- 1/4 cup olive oil, or as needed
- 1/2 cup finely chopped yellow onions
- 1/4 cup finely chopped green bell peppers
- 1/4 cup finely chopped celery
- 1 teaspoon salt
- 1/2 teaspoon cayenne
- 2 tablespoons finely chopped green onions (green and white parts)
- 2 tablespoons finely chopped fresh flat-leaf parsley
- 1 pound lump crabmeat, picked over for shells and cartilage
- 1/4 cup Mayonnaise or 
- store-bought mayonnaise
- 2 tablespoons freshly grated Parmigiano-Reggiano
- 1 large egg, lightly beaten
- 1/2 cup Italian-style bread crumbs
- 1/2 cup bleached all-purpose flour
- 1 1/2 teaspoons Creole Seasoning
- Poached Eggs 
- Wild Mushroom Sauce 
- Heat 2 tablespoons of the olive oil in a large heavy skillet over medium-high heat. Add the onions, bell peppers, celery, salt, and cayenne and cook, stirring occasionally, until the vegetables are tender, about 5 minutes. Add the green onions and parsley and cook just until wilted, about 1 minute. Remove from the heat.
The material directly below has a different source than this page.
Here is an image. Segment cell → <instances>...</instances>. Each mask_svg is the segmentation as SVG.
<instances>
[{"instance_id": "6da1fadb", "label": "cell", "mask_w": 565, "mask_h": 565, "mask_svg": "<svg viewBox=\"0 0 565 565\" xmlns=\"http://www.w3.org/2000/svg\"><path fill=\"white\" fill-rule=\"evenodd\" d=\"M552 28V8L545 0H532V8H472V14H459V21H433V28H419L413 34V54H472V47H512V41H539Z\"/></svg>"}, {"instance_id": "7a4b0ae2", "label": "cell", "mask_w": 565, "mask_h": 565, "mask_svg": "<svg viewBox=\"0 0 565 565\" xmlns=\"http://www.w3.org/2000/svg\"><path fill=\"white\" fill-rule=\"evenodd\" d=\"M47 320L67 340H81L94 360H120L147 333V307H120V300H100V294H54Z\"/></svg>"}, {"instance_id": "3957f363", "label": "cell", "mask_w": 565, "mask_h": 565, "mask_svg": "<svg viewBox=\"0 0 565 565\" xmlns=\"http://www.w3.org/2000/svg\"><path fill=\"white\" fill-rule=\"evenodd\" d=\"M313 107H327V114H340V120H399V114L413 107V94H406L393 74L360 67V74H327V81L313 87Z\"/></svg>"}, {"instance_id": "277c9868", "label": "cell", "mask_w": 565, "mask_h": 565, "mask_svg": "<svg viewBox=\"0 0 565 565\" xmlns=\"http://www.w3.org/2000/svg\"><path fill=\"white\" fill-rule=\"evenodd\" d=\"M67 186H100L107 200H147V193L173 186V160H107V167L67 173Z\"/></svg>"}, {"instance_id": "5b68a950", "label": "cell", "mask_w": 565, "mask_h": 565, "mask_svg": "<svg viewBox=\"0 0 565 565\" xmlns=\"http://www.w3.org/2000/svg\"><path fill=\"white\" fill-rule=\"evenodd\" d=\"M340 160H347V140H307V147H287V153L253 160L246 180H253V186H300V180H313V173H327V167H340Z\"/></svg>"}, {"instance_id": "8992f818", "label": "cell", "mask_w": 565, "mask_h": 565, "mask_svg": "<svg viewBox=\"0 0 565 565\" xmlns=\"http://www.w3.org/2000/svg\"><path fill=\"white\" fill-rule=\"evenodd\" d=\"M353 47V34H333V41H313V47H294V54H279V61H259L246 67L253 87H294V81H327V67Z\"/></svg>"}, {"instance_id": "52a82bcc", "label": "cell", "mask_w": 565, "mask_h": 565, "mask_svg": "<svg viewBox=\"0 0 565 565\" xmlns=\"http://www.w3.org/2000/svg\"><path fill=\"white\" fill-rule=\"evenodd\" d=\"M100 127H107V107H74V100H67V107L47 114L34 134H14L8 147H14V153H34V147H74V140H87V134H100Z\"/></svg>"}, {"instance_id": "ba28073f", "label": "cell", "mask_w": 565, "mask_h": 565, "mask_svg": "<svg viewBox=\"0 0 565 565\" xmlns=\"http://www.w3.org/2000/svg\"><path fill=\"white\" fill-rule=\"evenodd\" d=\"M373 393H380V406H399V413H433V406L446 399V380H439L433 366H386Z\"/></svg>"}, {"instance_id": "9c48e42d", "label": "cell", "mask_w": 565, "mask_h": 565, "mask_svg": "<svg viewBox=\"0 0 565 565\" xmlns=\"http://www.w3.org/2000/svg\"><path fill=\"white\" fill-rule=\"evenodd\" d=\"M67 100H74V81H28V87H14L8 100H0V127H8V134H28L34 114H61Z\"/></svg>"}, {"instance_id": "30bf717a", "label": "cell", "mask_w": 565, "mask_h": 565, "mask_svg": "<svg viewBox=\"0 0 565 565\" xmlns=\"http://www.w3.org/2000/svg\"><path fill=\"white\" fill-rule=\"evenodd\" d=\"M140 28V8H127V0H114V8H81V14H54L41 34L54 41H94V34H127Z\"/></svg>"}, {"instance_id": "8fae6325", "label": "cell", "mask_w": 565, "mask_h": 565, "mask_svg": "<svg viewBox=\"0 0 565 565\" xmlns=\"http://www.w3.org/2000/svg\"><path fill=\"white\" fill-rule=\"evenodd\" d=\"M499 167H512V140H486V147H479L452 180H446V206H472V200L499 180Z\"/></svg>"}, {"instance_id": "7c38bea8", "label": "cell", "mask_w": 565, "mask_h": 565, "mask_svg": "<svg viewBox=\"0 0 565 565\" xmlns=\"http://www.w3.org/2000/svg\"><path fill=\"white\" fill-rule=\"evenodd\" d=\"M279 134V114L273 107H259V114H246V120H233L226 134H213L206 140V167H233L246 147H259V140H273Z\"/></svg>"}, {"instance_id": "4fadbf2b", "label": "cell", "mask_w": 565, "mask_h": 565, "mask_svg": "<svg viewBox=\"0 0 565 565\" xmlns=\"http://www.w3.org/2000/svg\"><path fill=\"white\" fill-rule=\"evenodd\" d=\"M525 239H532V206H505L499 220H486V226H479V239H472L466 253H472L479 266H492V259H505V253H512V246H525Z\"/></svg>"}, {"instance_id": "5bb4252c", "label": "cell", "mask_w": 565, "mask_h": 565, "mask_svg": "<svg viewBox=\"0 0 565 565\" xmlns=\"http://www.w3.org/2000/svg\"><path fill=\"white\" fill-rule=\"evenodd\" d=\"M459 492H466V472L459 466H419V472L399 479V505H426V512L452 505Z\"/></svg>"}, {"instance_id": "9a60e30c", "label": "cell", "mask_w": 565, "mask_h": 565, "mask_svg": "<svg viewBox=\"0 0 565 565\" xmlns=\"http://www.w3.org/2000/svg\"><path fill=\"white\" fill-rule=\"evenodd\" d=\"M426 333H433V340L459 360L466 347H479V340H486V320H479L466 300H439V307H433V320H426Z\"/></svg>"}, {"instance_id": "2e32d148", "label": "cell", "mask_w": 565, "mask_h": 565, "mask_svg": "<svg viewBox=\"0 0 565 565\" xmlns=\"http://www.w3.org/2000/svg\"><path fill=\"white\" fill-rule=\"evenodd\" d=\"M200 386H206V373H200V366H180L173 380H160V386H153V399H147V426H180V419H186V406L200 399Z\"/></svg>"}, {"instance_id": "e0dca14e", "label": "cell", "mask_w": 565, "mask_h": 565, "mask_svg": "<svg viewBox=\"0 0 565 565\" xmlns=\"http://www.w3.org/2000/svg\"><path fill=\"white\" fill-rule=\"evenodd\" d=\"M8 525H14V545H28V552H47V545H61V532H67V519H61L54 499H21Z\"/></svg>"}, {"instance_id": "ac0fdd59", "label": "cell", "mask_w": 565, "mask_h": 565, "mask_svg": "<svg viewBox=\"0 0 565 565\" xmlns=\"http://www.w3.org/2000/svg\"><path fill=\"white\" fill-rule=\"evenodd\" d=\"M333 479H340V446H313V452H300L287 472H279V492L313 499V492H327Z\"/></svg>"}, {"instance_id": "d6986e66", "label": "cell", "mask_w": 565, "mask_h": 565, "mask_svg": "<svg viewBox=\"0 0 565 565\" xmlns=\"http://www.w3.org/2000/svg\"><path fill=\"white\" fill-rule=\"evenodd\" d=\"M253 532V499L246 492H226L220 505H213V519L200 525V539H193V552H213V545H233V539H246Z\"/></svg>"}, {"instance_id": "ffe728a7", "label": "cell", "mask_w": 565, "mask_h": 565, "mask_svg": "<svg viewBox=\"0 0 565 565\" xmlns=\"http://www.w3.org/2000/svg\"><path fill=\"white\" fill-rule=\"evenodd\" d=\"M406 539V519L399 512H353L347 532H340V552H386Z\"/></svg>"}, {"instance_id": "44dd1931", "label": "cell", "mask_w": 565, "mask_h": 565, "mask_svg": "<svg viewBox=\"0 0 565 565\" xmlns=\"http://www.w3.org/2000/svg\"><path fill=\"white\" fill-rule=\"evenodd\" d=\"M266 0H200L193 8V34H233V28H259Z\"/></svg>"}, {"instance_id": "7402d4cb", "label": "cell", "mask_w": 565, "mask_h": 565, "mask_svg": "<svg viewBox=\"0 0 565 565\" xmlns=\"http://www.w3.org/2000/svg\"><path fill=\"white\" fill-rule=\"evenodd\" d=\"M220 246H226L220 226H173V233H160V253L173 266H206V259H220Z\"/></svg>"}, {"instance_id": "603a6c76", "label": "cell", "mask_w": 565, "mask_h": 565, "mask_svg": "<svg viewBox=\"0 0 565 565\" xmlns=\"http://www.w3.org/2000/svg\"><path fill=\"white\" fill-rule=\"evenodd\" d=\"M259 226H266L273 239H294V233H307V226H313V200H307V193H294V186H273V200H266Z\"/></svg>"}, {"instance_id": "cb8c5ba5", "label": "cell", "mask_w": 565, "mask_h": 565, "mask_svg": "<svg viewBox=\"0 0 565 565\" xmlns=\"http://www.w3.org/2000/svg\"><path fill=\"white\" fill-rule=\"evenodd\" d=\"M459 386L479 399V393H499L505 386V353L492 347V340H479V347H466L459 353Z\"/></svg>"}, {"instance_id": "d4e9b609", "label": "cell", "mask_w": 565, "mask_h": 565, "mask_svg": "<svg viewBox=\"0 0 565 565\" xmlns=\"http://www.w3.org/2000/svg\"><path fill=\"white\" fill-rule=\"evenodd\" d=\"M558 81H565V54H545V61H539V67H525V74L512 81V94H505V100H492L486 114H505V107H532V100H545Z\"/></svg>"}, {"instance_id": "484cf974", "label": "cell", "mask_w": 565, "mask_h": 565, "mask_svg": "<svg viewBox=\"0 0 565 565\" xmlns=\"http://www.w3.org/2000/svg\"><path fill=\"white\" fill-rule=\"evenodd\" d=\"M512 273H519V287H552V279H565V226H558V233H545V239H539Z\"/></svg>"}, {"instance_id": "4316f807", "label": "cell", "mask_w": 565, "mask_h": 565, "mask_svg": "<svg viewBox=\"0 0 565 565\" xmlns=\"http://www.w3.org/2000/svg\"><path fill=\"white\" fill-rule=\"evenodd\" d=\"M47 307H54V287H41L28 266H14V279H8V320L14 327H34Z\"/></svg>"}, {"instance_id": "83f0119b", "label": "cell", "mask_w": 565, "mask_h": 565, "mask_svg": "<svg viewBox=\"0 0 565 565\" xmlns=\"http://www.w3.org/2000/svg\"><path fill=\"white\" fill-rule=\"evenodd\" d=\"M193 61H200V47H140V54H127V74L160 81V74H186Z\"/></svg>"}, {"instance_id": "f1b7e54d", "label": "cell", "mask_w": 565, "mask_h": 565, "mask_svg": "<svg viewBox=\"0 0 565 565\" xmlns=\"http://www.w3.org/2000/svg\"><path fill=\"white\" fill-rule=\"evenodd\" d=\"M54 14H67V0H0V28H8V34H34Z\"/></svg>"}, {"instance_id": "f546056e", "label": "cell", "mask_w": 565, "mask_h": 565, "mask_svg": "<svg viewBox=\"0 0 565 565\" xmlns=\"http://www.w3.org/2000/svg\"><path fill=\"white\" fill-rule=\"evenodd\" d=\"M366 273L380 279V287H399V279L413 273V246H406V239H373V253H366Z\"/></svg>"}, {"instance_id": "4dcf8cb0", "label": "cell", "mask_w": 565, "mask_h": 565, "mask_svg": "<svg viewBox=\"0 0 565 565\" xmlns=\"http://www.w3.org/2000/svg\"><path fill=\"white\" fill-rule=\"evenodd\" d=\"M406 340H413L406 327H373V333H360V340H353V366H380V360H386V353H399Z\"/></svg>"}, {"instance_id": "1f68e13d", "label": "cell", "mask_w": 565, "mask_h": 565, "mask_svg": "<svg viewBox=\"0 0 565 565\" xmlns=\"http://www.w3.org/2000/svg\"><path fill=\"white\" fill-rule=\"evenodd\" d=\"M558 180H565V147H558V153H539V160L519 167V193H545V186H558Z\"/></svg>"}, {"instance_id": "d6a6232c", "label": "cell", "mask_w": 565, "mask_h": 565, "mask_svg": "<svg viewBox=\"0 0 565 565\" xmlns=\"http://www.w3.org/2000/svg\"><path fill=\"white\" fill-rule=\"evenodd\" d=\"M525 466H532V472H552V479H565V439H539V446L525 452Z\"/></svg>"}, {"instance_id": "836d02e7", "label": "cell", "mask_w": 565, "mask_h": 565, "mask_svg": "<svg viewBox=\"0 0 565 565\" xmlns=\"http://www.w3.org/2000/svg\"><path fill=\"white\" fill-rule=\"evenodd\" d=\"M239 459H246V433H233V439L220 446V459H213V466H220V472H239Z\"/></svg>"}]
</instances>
- Place the crabmeat in a large bowl and add the cooked vegetables. Add the mayonnaise, cheese, and egg and stir gently with a large wooden spoon. Add the bread crumbs and stir gently, being careful not to break up the crabmeat too much. Form the mixture into twelve 2-inch-diameter cakes.
- Combine the flour and Essence in a medium bowl. Lightly coat both sides of each cake with the flour mixture. Heat the remaining 2 tablespoons olive oil in a large heavy skillet over medium-high heat. In batches, without crowding, cook the cakes until golden brown, about 3 minutes per side, adding more oil as needed. Transfer to paper towels to drain.
- To serve, place two crab cakes on each plate, top each cake with 1 poached egg, and spoon about 1/3 cup of the sauce over each serving.